I How do I compare a model to logarithmic data?

Tags:
1. Dec 7, 2016

Jules Winnfield

I have a model which is quadratic (e.g. $y = k x^2$). I'm comparing it against a large set of data (galaxy cluster masses) which spans several Log10 decades (e.g. $10^{11}$ to $10^{15}$ solar masses). What is the right way to say how good the data fits the model?
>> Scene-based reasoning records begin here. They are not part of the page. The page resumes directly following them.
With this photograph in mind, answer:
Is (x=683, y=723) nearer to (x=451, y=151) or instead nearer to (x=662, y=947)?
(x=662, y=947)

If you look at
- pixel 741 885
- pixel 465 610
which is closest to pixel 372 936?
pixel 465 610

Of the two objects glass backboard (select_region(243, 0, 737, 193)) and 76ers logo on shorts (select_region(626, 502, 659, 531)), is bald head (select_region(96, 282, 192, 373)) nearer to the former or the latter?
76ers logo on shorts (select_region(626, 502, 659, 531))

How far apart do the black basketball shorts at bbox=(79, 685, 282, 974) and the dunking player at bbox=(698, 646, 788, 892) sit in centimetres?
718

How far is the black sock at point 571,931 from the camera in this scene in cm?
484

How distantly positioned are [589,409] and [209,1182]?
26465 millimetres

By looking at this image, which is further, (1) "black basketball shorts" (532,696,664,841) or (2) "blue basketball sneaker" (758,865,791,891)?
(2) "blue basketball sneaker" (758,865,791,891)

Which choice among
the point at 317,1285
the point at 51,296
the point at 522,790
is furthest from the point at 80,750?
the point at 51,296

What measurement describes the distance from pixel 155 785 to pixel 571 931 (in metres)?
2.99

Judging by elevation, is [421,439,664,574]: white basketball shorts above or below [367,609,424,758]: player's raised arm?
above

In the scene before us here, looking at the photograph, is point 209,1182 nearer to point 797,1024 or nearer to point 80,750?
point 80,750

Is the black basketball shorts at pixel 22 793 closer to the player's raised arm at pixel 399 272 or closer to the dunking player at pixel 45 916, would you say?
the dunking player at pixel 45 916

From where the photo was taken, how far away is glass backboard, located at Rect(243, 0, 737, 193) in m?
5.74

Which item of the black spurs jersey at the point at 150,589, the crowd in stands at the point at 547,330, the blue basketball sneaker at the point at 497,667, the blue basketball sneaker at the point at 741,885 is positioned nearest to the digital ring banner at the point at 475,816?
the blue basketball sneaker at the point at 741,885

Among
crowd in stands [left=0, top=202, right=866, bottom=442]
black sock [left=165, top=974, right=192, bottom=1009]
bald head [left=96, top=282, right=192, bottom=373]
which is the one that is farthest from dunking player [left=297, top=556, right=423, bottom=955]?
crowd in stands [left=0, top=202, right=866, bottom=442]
Obviously the errors in the heavier galaxy clusters are going to count for more than the errors in the lighter clusters if I compare on a linear scale.

Is it valid to convert the errors and values using a Log10 operation and perform a chi-square or r-square on those values?

Last edited: Dec 7, 2016
2. Dec 7, 2016

Stephen Tashi

Is $k$ a given constant or is part of the question how to find $k$ by fitting that form of a model to the data ?

That isn't well posed mathematical question unless you also specify a model for how data deviates from the model $y = kx^2$.

For example, one model is that the $y = kx^2$ is always correct and that deviations of the model $y = kx^2$ from the data are due to measurement errors in $x$ or $y$. If you use the usual sort of regression to fit the model to the data, you assume there are errors in measuring $y$, but no errors in measuring $x$.

Another model would be that there are no errors in measuring $x$ and $y$ and that the deviations of $y$ from the observed data are due to the fact that the model is designed to predict the mean value of a population. So the difference of the observed values of y from the predicted mean values of y are not "errors", they are just a "deviations" in the population that are actually present.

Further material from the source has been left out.